Stored records:

────────────────

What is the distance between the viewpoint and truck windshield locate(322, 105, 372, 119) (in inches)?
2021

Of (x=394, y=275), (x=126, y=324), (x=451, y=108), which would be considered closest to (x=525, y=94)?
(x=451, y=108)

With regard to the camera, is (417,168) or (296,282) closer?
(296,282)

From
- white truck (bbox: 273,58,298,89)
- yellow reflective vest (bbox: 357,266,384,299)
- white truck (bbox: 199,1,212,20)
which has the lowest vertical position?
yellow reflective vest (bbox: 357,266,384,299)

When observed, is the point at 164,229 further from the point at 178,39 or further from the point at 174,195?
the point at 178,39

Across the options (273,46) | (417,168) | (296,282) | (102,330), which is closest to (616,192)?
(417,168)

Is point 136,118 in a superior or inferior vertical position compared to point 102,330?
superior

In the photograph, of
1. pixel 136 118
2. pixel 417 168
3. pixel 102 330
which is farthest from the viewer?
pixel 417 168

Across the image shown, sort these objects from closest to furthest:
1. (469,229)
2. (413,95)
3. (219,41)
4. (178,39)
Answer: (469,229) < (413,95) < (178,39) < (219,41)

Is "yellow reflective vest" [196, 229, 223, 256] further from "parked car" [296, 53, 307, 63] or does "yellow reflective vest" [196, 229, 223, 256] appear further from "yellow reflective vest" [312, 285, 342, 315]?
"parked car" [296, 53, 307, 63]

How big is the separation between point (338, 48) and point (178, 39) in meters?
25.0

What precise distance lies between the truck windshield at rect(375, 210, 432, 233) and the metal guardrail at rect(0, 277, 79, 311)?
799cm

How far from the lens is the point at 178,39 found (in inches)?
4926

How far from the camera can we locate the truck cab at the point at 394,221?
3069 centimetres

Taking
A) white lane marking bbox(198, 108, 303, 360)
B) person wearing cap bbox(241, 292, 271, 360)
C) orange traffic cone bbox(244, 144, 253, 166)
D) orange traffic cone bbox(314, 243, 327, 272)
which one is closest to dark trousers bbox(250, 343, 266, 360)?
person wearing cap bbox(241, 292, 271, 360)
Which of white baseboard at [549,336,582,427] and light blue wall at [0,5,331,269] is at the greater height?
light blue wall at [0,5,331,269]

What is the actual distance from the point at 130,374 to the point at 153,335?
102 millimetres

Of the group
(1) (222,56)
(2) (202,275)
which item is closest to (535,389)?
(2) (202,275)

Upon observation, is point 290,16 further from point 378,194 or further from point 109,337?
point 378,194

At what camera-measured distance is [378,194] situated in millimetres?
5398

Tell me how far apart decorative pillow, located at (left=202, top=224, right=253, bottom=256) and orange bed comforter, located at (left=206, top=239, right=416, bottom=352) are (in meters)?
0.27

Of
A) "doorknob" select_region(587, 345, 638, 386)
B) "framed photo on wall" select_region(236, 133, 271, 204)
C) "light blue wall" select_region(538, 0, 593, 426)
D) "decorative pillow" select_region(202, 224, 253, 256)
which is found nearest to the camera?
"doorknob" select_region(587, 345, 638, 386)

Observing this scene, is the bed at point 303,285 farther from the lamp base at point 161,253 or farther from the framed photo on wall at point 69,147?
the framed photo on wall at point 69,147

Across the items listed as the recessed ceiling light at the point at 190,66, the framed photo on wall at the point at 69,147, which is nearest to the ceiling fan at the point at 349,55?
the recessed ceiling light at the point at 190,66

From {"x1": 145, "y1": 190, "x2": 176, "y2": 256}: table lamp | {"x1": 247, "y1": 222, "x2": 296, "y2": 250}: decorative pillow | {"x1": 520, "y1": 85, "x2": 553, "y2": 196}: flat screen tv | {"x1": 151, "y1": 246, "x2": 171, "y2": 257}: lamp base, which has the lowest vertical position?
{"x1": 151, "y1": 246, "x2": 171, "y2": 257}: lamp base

────────────────

Copy every line of the material above verbatim, from start to finish.

- Response to this task -
What is the distance between the viewpoint and truck windshield locate(322, 105, 372, 119) (in inches)?
2021

Of (x=394, y=275), (x=126, y=324), (x=451, y=108), which would be considered closest to (x=525, y=94)?
(x=451, y=108)

With regard to the camera, is (417,168) or (296,282) closer?
(296,282)

From
- white truck (bbox: 273,58,298,89)
- yellow reflective vest (bbox: 357,266,384,299)
- white truck (bbox: 199,1,212,20)
which has the lowest vertical position?
yellow reflective vest (bbox: 357,266,384,299)

When observed, is the point at 164,229 further from the point at 178,39 or further from the point at 174,195?
the point at 178,39

Across the options (273,46) | (417,168) | (296,282) | (102,330), which is closest to (616,192)?
(417,168)

Is point 136,118 in a superior or inferior vertical position compared to point 102,330?
superior

In the photograph, of
1. pixel 136 118
2. pixel 417 168
3. pixel 102 330
which is farthest from the viewer?
pixel 417 168

Across the image shown, sort these objects from closest to furthest:
1. (469,229)
2. (413,95)
3. (219,41)
4. (178,39)
Answer: (469,229) < (413,95) < (178,39) < (219,41)

Is "yellow reflective vest" [196, 229, 223, 256] further from "parked car" [296, 53, 307, 63] or does "yellow reflective vest" [196, 229, 223, 256] appear further from "yellow reflective vest" [312, 285, 342, 315]?
"parked car" [296, 53, 307, 63]

How big is the separation between point (338, 48) and point (178, 39) in meters?
25.0

What precise distance lies between the truck windshield at rect(375, 210, 432, 233) and the metal guardrail at rect(0, 277, 79, 311)?
799cm

How far from the lens is the point at 178,39 found (in inches)?
4926

How far from the camera can we locate the truck cab at the point at 394,221?
3069 centimetres

Taking
A) white lane marking bbox(198, 108, 303, 360)
B) person wearing cap bbox(241, 292, 271, 360)
C) orange traffic cone bbox(244, 144, 253, 166)
D) orange traffic cone bbox(314, 243, 327, 272)
which one is closest to dark trousers bbox(250, 343, 266, 360)?
person wearing cap bbox(241, 292, 271, 360)
Which of white baseboard at [549,336,582,427] and light blue wall at [0,5,331,269] is at the greater height?
light blue wall at [0,5,331,269]

What is the actual distance from the point at 130,374 to the point at 153,335?
102 millimetres

Of the group
(1) (222,56)
(2) (202,275)
which item is closest to (535,389)?
(2) (202,275)

Upon observation, is point 290,16 further from point 378,194 or further from point 109,337?
point 378,194

At what camera-measured distance is [378,194] situated in millimetres?
5398

Tell me how far apart decorative pillow, located at (left=202, top=224, right=253, bottom=256) and orange bed comforter, located at (left=206, top=239, right=416, bottom=352) are (in meters)?
0.27

Of
A) "doorknob" select_region(587, 345, 638, 386)
B) "framed photo on wall" select_region(236, 133, 271, 204)
C) "light blue wall" select_region(538, 0, 593, 426)
D) "decorative pillow" select_region(202, 224, 253, 256)
which is found nearest to the camera?
"doorknob" select_region(587, 345, 638, 386)

Observing this scene, is the bed at point 303,285 farther from the lamp base at point 161,253 or farther from the framed photo on wall at point 69,147?
the framed photo on wall at point 69,147

Across the items listed as the recessed ceiling light at the point at 190,66, the framed photo on wall at the point at 69,147, which is nearest to the ceiling fan at the point at 349,55?
the recessed ceiling light at the point at 190,66

From {"x1": 145, "y1": 190, "x2": 176, "y2": 256}: table lamp | {"x1": 247, "y1": 222, "x2": 296, "y2": 250}: decorative pillow | {"x1": 520, "y1": 85, "x2": 553, "y2": 196}: flat screen tv | {"x1": 151, "y1": 246, "x2": 171, "y2": 257}: lamp base, which has the lowest vertical position?
{"x1": 151, "y1": 246, "x2": 171, "y2": 257}: lamp base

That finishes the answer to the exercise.